CHALLENGES:
(A) Print the stretch of the Cassandra write-up from "The other two" through "slow down reading.".
(B) According to the Cassandra write-up, what is the node you communicate with for a read or write operation called?

PROVIDED TEXT:
# # # # # # #

Internally Apache Cassandra is a P2P distributed network, each piece of data is stored in three nodes. So how it works is like this, you contact any node in the system, it uses a concept of sharding in which you split the data into buckets to make it totally deterministic. So the node you communicate with is called the coordinator node just for that read/write operation. The coordinator node communicates with the nodes which need to store the data and also coordinates with those who have the data to be read. It merges the outputs and then gives it back to you. Simple, elegant yet difficult 😅

The other component except Apache Cassandra is a server called Master which is responsible for the display of top 50 images. Now each master queries its own Apache Cassandra database using a CQL query and gets their own version of top 50 images, then they sync across the globe (it is as bad as it sounds 😅) and merge everything and cache it for sometime.

Note on CQL: Cassandra is a wide column database with its own language - Cassandra Query Language, think of it as SQL level 1, limited to basic queries without any kind of joins or complex aggregations

Now I know there are loopholes here, the first and foremost is stale data. The top 50 data is going to be stale since there are 1400 images coming in every second from everywhere in the system the monitors can at max cache the result for about 1 second or lower depending on what you want to prioritize Consistency or Availability. If you do prioritize Consistency then the latency spikes up and otherwise its stale data.

The second problem is how to efficiently merge the data. If you have read my previous blogs, you'd know I mentioned about a very twisty idea and while explaining how it would work I wrote "LSM Tree". So that is the key here, we could use LSM Trees for syncing between the nodes, every master node creates an LSM tree of their data sends it to the other masters and merges its LSM tree with all the other ones it receives. This guarantees deterministic output even when the system is under huge load.

The other two of my friends built a monolith and I saw a problem in one of the monoliths that surprisingly was not much of a problem in Cassandra. So they used a normal Postgres or SQL database and the problem with those databases is that they use locks and locks tend to slow down reading.

# # # # # # #

PROVIDED MATERIAL:
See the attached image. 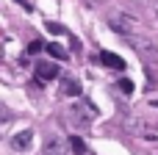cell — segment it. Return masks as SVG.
<instances>
[{"instance_id": "1", "label": "cell", "mask_w": 158, "mask_h": 155, "mask_svg": "<svg viewBox=\"0 0 158 155\" xmlns=\"http://www.w3.org/2000/svg\"><path fill=\"white\" fill-rule=\"evenodd\" d=\"M67 119H69V125L78 128V130H86V128L92 125V114H89L86 108H81V105L69 108V111H67Z\"/></svg>"}, {"instance_id": "2", "label": "cell", "mask_w": 158, "mask_h": 155, "mask_svg": "<svg viewBox=\"0 0 158 155\" xmlns=\"http://www.w3.org/2000/svg\"><path fill=\"white\" fill-rule=\"evenodd\" d=\"M111 28L119 31V33H125V36H133V33L142 31V25H139L136 19H131V17H117V19H111Z\"/></svg>"}, {"instance_id": "3", "label": "cell", "mask_w": 158, "mask_h": 155, "mask_svg": "<svg viewBox=\"0 0 158 155\" xmlns=\"http://www.w3.org/2000/svg\"><path fill=\"white\" fill-rule=\"evenodd\" d=\"M42 155H67V141L61 136H50L42 147Z\"/></svg>"}, {"instance_id": "4", "label": "cell", "mask_w": 158, "mask_h": 155, "mask_svg": "<svg viewBox=\"0 0 158 155\" xmlns=\"http://www.w3.org/2000/svg\"><path fill=\"white\" fill-rule=\"evenodd\" d=\"M31 144H33V130H19L17 136H11V147H14L17 153L31 150Z\"/></svg>"}, {"instance_id": "5", "label": "cell", "mask_w": 158, "mask_h": 155, "mask_svg": "<svg viewBox=\"0 0 158 155\" xmlns=\"http://www.w3.org/2000/svg\"><path fill=\"white\" fill-rule=\"evenodd\" d=\"M61 72H58V67L56 64H50V61H39L36 64V78L39 80H56Z\"/></svg>"}, {"instance_id": "6", "label": "cell", "mask_w": 158, "mask_h": 155, "mask_svg": "<svg viewBox=\"0 0 158 155\" xmlns=\"http://www.w3.org/2000/svg\"><path fill=\"white\" fill-rule=\"evenodd\" d=\"M97 61H100L103 67H111V69H125V61H122L119 55H114V53H106V50L97 55Z\"/></svg>"}, {"instance_id": "7", "label": "cell", "mask_w": 158, "mask_h": 155, "mask_svg": "<svg viewBox=\"0 0 158 155\" xmlns=\"http://www.w3.org/2000/svg\"><path fill=\"white\" fill-rule=\"evenodd\" d=\"M47 47V53L53 55V58H58V61H67V50L61 47V44H56V42H50V44H44Z\"/></svg>"}, {"instance_id": "8", "label": "cell", "mask_w": 158, "mask_h": 155, "mask_svg": "<svg viewBox=\"0 0 158 155\" xmlns=\"http://www.w3.org/2000/svg\"><path fill=\"white\" fill-rule=\"evenodd\" d=\"M61 92H64L67 97H75V94L81 92V86H78L75 80H69V78H64V80H61Z\"/></svg>"}, {"instance_id": "9", "label": "cell", "mask_w": 158, "mask_h": 155, "mask_svg": "<svg viewBox=\"0 0 158 155\" xmlns=\"http://www.w3.org/2000/svg\"><path fill=\"white\" fill-rule=\"evenodd\" d=\"M139 136L147 139V141H158V128H147V125H142V128H139Z\"/></svg>"}, {"instance_id": "10", "label": "cell", "mask_w": 158, "mask_h": 155, "mask_svg": "<svg viewBox=\"0 0 158 155\" xmlns=\"http://www.w3.org/2000/svg\"><path fill=\"white\" fill-rule=\"evenodd\" d=\"M69 150H72L75 155H86V144H83L78 136H72V139H69Z\"/></svg>"}, {"instance_id": "11", "label": "cell", "mask_w": 158, "mask_h": 155, "mask_svg": "<svg viewBox=\"0 0 158 155\" xmlns=\"http://www.w3.org/2000/svg\"><path fill=\"white\" fill-rule=\"evenodd\" d=\"M47 31H50L53 36H61V33H64L67 28H64V25H58V22H50V25H47Z\"/></svg>"}, {"instance_id": "12", "label": "cell", "mask_w": 158, "mask_h": 155, "mask_svg": "<svg viewBox=\"0 0 158 155\" xmlns=\"http://www.w3.org/2000/svg\"><path fill=\"white\" fill-rule=\"evenodd\" d=\"M42 47H44V44H42V42H39V39H33V42H31V44H28V53H39V50H42Z\"/></svg>"}, {"instance_id": "13", "label": "cell", "mask_w": 158, "mask_h": 155, "mask_svg": "<svg viewBox=\"0 0 158 155\" xmlns=\"http://www.w3.org/2000/svg\"><path fill=\"white\" fill-rule=\"evenodd\" d=\"M119 89H122V94H131V92H133V83H131V80H122Z\"/></svg>"}, {"instance_id": "14", "label": "cell", "mask_w": 158, "mask_h": 155, "mask_svg": "<svg viewBox=\"0 0 158 155\" xmlns=\"http://www.w3.org/2000/svg\"><path fill=\"white\" fill-rule=\"evenodd\" d=\"M17 3H19L22 8H31V3H28V0H17Z\"/></svg>"}]
</instances>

# # # # # # #

OUTPUTS:
(A)
The other two of my friends built a monolith and I saw a problem in one of the monoliths that surprisingly was not much of a problem in Cassandra. So they used a normal Postgres or SQL database and the problem with those databases is that they use locks and locks tend to slow down reading.

(B) The coordinator node.